Die "Karawane des Todes" ereignete sich kurz nach dem chilenischen Militärputsch, angeführt von Augusto Pinochet im September 1973. Die Mitglieder dieser Militäroperation flogen in einem Helikopter von Süden nach Norden alle größeren Städte Chiles an, um innerhalb eines Monats in Lagern festgehaltene politische Gefangenen zu foltern und hinzurichten. Auf diese Weise sollen an die Hundert Menschen ermordet worden sein. In Antofagasta wurden 14 politische Gefangene getötet.

Leopoldo Llanos, Richter am Berufungsgericht in Santiago de Chile, hat nun die sich im Ruhestand befindenden Obersten Sergio Arredondo, Marcelo Moren Brito, Juan Chiminelli und Patricio Ferrer als Hauptverantwortliche für die Hinrichtungen in Antofagasta zu 15 Jahren und einem Tag Haft verurteilt. Der Leutnant Pablo Martínez Latorre wurde zu fünf Jahren verurteilt, Pedro Espinoza Bravo, Luis Felipe Planco Gallardo y Emilio de la Mahotiere González erhielten eine Haftstrafe von drei Jahren. Als einziger wurde General Gonzalo Santelices Cuevas aufgrund mangelnder Beweise freigesprochen.

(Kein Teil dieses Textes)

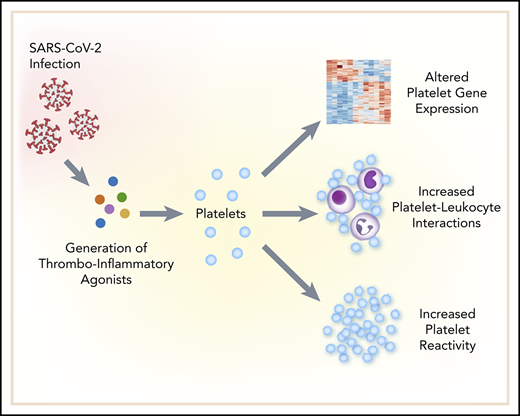 SARS-CoV-2 Infection

Generation of Thrombo-Inflammatory Agonists

Platelets

Altered Platelet Gene Expression

Increased Platelet-Leukocyte Interactions

Increased Platelet Reactivity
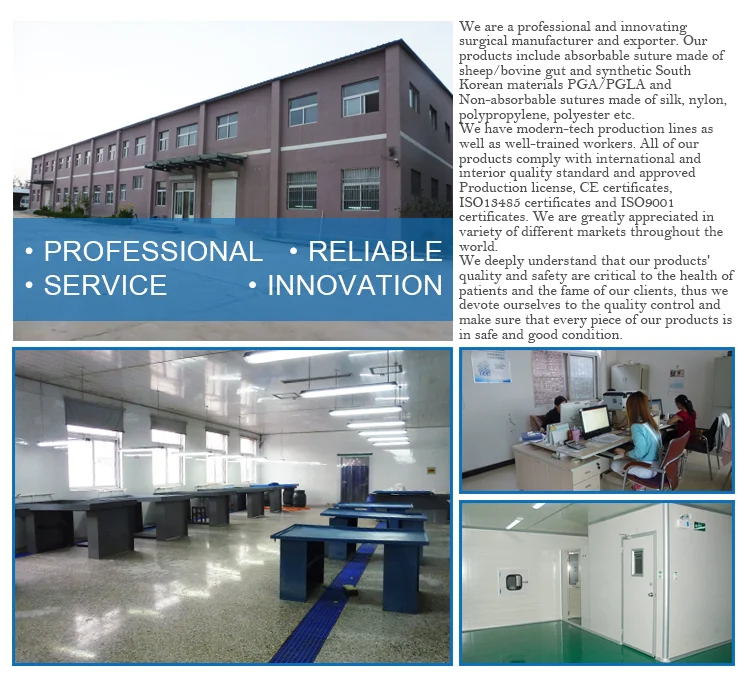 • PROFESSIONAL • RELIABLE
• SERVICE • INNOVATION

We are a professional and innovating surgical manufacturer and exporter. Our products include absorbable suture made of sheep/bovine gut and synthetic South Korean materials PGA/PGLA and Non-absorbable sutures made of silk, nylon, polypropylene, polyester etc.
We have modern-tech production lines as well as well-trained workers. All of our products comply with international and interior quality standard and approved Production license, CE certificates, ISO13485 certificates and ISO9001 certificates. We are greatly appreciated in variety of different markets throughout the world.
We deeply understand that our products' quality and safety are critical to the health of patients and the fame of our clients, thus we devote ourselves to the quality control and make sure that every piece of our products is in safe and good condition.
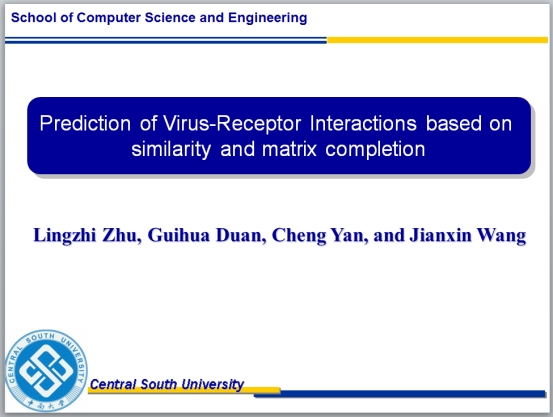 School of Computer Science and Engineering

Prediction of Virus-Receptor Interactions based on similarity and matrix completion

Lingzhi Zhu, Guihua Duan, Cheng Yan, and Jianxin Wang

CENTRAL SOUTH UNIVERSITY

中南大学

Central South University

Richter Llanos ordnete außerdem an, dass jeder Mutter oder Witwe der Opfer eine Entschädigungszahlung von 100 Millionen Chilenischen Pesos (circa 138.000 Euro) und jede Tochter oder Sohn eine Entschädigungszahlung von 50 Millionen Chilenische Pesos (circa 70.000 Euro) zusteht.

Der Anwalt der Kläger, Cristián Cruz, begrüßte die Entscheidung des Richters. "Hoffen wir, dass dies der Anfang vom Ende ist", so Cruz: "Dies ist das erste Gerichtsurteil im Fall Karawane des Todes und es kommt zu einem historischen Zeitpunkt, da sich die Vorkommnisse dieses Jahr zum 40. Mal jähren." Auch wenn die Familien der Opfer endlich etwas Gerechtigkeit erfahren haben, so komme dieser Triumph doch reichlich spät, sagte Cruz, Viele Familienangehörige seien nicht mehr am Leben.